• The task:
Copy out the lines below, switching every "white paper sign" to "paper notice" and leaving all other text unchanged.

══ Supplied records ══

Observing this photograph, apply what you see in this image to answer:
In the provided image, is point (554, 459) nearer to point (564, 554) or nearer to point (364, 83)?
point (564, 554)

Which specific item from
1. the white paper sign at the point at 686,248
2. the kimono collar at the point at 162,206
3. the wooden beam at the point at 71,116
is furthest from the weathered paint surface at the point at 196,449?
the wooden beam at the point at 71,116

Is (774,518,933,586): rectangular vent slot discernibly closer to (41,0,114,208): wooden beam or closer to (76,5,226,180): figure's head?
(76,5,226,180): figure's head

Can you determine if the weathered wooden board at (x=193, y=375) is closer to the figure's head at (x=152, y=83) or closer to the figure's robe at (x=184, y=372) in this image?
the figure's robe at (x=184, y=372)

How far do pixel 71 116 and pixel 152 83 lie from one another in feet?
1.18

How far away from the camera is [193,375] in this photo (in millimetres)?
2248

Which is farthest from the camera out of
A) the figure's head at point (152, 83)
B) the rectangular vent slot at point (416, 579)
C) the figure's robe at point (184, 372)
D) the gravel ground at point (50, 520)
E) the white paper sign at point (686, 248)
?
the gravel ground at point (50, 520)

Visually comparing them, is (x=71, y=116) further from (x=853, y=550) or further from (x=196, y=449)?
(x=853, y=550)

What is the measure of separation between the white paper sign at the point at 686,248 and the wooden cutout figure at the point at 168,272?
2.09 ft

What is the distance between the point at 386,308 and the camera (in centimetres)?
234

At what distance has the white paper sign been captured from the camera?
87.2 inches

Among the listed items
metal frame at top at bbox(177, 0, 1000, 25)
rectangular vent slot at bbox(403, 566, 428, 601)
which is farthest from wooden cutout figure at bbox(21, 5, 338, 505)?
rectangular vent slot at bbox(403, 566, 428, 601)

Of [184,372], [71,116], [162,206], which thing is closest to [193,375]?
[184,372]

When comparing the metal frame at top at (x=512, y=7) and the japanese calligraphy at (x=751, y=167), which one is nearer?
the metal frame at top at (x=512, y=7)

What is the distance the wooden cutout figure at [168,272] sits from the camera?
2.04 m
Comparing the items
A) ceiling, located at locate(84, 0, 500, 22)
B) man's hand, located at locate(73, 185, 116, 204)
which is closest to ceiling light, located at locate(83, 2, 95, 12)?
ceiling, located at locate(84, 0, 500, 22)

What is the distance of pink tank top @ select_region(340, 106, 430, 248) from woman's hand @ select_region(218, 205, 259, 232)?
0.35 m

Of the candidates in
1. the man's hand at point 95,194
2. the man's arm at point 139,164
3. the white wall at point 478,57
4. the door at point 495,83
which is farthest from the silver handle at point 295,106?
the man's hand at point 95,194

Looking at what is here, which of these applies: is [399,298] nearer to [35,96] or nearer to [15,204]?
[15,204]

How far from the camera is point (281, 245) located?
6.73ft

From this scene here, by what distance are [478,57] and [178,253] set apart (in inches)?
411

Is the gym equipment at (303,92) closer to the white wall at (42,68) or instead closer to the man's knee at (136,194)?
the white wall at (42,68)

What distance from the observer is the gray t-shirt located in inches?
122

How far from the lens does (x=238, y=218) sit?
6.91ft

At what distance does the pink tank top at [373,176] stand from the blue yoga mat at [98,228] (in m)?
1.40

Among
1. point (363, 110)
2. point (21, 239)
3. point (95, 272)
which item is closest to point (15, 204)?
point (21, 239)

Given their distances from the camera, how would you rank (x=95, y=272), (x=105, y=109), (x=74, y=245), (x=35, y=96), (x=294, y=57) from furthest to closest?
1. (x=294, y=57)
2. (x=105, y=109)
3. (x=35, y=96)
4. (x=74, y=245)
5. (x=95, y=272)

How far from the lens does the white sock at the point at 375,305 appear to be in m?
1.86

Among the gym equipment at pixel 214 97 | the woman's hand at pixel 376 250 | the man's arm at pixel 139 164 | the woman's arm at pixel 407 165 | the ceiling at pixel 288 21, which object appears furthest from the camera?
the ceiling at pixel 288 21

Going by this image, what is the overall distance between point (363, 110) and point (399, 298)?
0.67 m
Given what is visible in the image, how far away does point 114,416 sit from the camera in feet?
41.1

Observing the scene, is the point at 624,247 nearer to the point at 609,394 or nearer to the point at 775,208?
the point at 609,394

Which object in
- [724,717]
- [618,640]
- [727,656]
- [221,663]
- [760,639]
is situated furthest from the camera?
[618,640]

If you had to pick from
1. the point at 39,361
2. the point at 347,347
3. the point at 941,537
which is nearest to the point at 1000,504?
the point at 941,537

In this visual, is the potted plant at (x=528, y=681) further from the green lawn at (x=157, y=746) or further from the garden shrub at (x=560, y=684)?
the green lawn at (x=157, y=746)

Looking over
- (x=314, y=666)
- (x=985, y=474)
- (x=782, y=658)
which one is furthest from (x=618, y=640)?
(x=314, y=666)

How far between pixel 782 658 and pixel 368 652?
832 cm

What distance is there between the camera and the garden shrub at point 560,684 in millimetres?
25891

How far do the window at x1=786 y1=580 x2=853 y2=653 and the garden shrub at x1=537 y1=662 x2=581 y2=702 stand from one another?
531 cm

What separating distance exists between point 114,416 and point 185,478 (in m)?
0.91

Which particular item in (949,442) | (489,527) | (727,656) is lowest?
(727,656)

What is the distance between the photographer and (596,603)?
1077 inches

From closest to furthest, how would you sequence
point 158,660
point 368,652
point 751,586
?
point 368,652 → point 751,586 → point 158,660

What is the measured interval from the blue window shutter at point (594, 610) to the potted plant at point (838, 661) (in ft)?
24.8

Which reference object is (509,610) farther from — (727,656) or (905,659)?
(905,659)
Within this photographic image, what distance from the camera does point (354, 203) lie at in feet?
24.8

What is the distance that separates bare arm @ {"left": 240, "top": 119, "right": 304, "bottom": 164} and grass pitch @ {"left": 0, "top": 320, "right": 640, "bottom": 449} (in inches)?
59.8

═══

• Complete answer:
Observing this photograph, apply what you see in this image to answer:
In the provided image, is point (554, 459) nearer to point (564, 554) or nearer to point (364, 83)?
point (564, 554)

Which specific item from
1. the paper notice at the point at 686,248
2. the kimono collar at the point at 162,206
3. the wooden beam at the point at 71,116
is furthest from the weathered paint surface at the point at 196,449?
the wooden beam at the point at 71,116

Is (774,518,933,586): rectangular vent slot discernibly closer to (41,0,114,208): wooden beam or closer to (76,5,226,180): figure's head?
(76,5,226,180): figure's head

Can you determine if the weathered wooden board at (x=193, y=375) is closer to the figure's head at (x=152, y=83) or closer to the figure's robe at (x=184, y=372) in this image?
the figure's robe at (x=184, y=372)

How far do pixel 71 116 and pixel 152 83 lie from one another in feet?
1.18

How far away from the camera is [193,375] in this photo (in millimetres)?
2248

Which is farthest from the camera out of
A) the figure's head at point (152, 83)
B) the rectangular vent slot at point (416, 579)
C) the figure's robe at point (184, 372)
D) the gravel ground at point (50, 520)
E) the paper notice at point (686, 248)
?
the gravel ground at point (50, 520)

Visually comparing them, is (x=71, y=116) further from (x=853, y=550) or further from (x=196, y=449)?
(x=853, y=550)

What is the measure of separation between the paper notice at the point at 686,248 and the wooden cutout figure at the point at 168,272?
2.09 ft

What is the distance between the point at 386,308 and the camera (in centimetres)?
234

At what distance has the paper notice been captured from the camera?
87.2 inches

Among the listed items
metal frame at top at bbox(177, 0, 1000, 25)
rectangular vent slot at bbox(403, 566, 428, 601)
which is farthest from wooden cutout figure at bbox(21, 5, 338, 505)?
rectangular vent slot at bbox(403, 566, 428, 601)

Of [184,372], [71,116], [162,206], which thing is closest to [193,375]?
[184,372]

When comparing the metal frame at top at (x=512, y=7) and the japanese calligraphy at (x=751, y=167), which one is nearer?
the metal frame at top at (x=512, y=7)

What is the distance the wooden cutout figure at [168,272] sits from the camera?
2.04 m
Comparing the items
A) ceiling, located at locate(84, 0, 500, 22)
B) man's hand, located at locate(73, 185, 116, 204)
which is closest to ceiling light, located at locate(83, 2, 95, 12)?
ceiling, located at locate(84, 0, 500, 22)

What is the distance of pink tank top @ select_region(340, 106, 430, 248) from woman's hand @ select_region(218, 205, 259, 232)?
0.35 m

Of the candidates in
1. the man's hand at point 95,194
2. the man's arm at point 139,164
3. the white wall at point 478,57
4. the door at point 495,83
which is farthest from the silver handle at point 295,106?
the man's hand at point 95,194

Looking at what is here, which of these applies: is [399,298] nearer to [35,96] or nearer to [15,204]?
[15,204]

How far from the camera is point (281, 245) located?
6.73ft

From this scene here, by what distance are [478,57] and [178,253] set apart (in inches)?
411

Is the gym equipment at (303,92) closer to the white wall at (42,68) or instead closer to the man's knee at (136,194)?
the white wall at (42,68)

What distance from the observer is the gray t-shirt located in inches?
122

How far from the lens does (x=238, y=218) sit?
6.91ft

At what distance does the pink tank top at [373,176] stand from the blue yoga mat at [98,228] (in m)?
1.40

Among
1. point (363, 110)
2. point (21, 239)
3. point (95, 272)
which item is closest to point (15, 204)?
point (21, 239)

Given their distances from the camera, how would you rank (x=95, y=272), (x=105, y=109), (x=74, y=245), (x=35, y=96), (x=294, y=57) from furthest to closest?
1. (x=294, y=57)
2. (x=105, y=109)
3. (x=35, y=96)
4. (x=74, y=245)
5. (x=95, y=272)

How far from the lens does the white sock at the point at 375,305 appear to be in m?
1.86

Among the gym equipment at pixel 214 97 | the woman's hand at pixel 376 250 | the man's arm at pixel 139 164 | the woman's arm at pixel 407 165 | the ceiling at pixel 288 21, which object appears furthest from the camera?
the ceiling at pixel 288 21

Going by this image, what is the overall distance between point (363, 110) and point (399, 298)?
0.67 m
Given what is visible in the image, how far away does point 114,416 sit from the camera in feet?
41.1

Observing the scene, is the point at 624,247 nearer to the point at 609,394 or nearer to the point at 775,208?
the point at 609,394

Which object in
- [724,717]
- [618,640]
- [727,656]
- [221,663]
- [760,639]
is situated furthest from the camera?
[618,640]

If you had to pick from
1. the point at 39,361
2. the point at 347,347
3. the point at 941,537
which is nearest to the point at 1000,504?
the point at 941,537

In this visual, is the potted plant at (x=528, y=681) further from the green lawn at (x=157, y=746) or further from the garden shrub at (x=560, y=684)?
the green lawn at (x=157, y=746)

Looking over
- (x=314, y=666)
- (x=985, y=474)
- (x=782, y=658)
which one is furthest from (x=618, y=640)?
(x=314, y=666)

How far between pixel 782 658 and pixel 368 652?
832 cm

What distance is there between the camera and the garden shrub at point 560,684 in millimetres?
25891

How far do the window at x1=786 y1=580 x2=853 y2=653 and the garden shrub at x1=537 y1=662 x2=581 y2=702 stand from one another?
531 cm

What separating distance exists between point 114,416 and point 185,478 (in m)?
0.91

Which particular item in (949,442) | (489,527) | (727,656) is lowest?
(727,656)

What is the distance between the photographer and (596,603)?
1077 inches

From closest to furthest, how would you sequence
point 158,660
point 368,652
point 751,586
?
point 368,652 → point 751,586 → point 158,660

What is the measured interval from the blue window shutter at point (594, 610) to the potted plant at point (838, 661) (in ft)?
24.8

Which reference object is (509,610) farther from — (727,656) or (905,659)?
(905,659)
Within this photographic image, what distance from the camera does point (354, 203) lie at in feet?
24.8

What is the distance that separates bare arm @ {"left": 240, "top": 119, "right": 304, "bottom": 164} and grass pitch @ {"left": 0, "top": 320, "right": 640, "bottom": 449} (in inches)?
59.8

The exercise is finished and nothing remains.